Moreover, with exceptions not applicable here, this court’s policy
prohibits citations to our opinions that are not selected for official
publication. Colo. Jud. Branch, Court of Appeals Policies, Policy
Concerning Citation of Opinions Not Selected for Official Publication
(2026), https://perma.cc/ZQW2-H29D. We thus do not consider
the cited case. And we trust that this violation will not be repeated.
7
trial court. Avicanna Inc. v. Mewhinney, 2019 COA 129, ¶ 24. A
trial court’s “factual findings are binding unless they are so clearly
erroneous as not to find support in the record.” M.D.C./Wood, Inc.
v. Mortimer, 866 P.2d 1380, 1383 (Colo. 1994).
B. Analysis
¶ 17 The owners argue that Mountain West implicitly waived the
exceptions codified in the warranty when it fixed the roof free of
charge despite knowing that the cause of the damage fell outside
the warranty’s scope. But while “an intent to waive a benefit may
be implied by conduct, the conduct itself should be free from
ambiguity and clearly manifest the intention not to assert the
benefit.” Donahue, 690 P.2d at 247. During the bench trial, Kropf
testified that Mountain West continued to service the roof because
he feared litigation if the company did not make the repairs.
¶ 18 The trial court found Kropf’s testimony to be credible. Thus,
there is clear record support for the court’s finding that Mountain
West’s conduct did not signify an intent to waive the benefit of the
warranty but rather stemmed from Kropf’s desire to avoid conflict.

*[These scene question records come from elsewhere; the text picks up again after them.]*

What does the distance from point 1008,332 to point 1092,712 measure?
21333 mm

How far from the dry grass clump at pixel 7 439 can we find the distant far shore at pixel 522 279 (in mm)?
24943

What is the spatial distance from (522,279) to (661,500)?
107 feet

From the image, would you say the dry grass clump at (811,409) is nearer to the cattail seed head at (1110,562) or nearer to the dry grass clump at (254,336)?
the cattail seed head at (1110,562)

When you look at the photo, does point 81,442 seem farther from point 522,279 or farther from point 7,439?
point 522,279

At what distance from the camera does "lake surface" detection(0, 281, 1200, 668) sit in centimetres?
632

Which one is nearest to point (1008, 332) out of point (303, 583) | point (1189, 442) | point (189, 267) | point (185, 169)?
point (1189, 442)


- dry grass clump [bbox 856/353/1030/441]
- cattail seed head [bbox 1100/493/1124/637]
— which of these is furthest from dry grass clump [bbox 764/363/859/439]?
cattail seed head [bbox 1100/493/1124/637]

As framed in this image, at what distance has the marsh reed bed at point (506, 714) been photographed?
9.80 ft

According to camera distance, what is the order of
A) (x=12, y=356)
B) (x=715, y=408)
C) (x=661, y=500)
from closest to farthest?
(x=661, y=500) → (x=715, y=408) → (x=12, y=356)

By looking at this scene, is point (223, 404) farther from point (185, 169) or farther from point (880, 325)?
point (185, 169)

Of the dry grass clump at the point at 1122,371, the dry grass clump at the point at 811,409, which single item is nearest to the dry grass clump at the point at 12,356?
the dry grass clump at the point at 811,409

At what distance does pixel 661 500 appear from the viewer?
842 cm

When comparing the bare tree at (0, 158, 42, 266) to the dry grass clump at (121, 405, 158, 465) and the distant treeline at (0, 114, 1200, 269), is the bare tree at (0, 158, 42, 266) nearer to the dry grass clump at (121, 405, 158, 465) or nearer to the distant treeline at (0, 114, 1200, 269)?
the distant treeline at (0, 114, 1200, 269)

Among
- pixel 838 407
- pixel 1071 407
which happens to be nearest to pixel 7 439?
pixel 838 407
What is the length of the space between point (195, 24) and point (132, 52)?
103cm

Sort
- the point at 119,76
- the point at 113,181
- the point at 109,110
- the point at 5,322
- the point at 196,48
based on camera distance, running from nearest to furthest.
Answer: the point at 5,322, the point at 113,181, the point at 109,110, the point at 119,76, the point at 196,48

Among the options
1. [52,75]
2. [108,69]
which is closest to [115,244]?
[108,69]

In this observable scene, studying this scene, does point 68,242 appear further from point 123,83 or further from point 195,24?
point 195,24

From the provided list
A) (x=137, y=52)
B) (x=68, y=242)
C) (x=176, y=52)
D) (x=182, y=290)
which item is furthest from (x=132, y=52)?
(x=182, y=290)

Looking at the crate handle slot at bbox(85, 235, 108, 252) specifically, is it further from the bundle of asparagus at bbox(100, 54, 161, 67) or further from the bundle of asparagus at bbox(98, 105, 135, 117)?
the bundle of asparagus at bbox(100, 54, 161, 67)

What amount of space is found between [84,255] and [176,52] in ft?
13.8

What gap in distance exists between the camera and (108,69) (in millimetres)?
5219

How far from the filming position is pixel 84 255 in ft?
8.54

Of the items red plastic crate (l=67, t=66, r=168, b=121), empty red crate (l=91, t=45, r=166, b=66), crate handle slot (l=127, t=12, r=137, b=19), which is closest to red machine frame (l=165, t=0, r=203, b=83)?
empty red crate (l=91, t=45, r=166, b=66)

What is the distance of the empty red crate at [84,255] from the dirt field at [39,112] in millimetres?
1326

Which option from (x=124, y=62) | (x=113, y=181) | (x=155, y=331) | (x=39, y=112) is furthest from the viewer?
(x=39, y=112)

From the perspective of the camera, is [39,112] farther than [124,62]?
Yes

¶ 19 And because the terms of the warranty remained in effect, the
record clearly demonstrates that the owners violated those terms
8
(and voided the warranty) when they implemented unauthorized
roof repairs and failed to properly maintain the roof. Finally, the
trial court correctly noted that the owners did not offer any credible
evidence that Mountain West improperly installed the roof, which
would have triggered the warranty requirement that the company
correct the leakage at its own cost.
III. Disposition
¶ 20 The judgment is affirmed.
JUDGE WELLING and JUDGE LIPINSKY concur.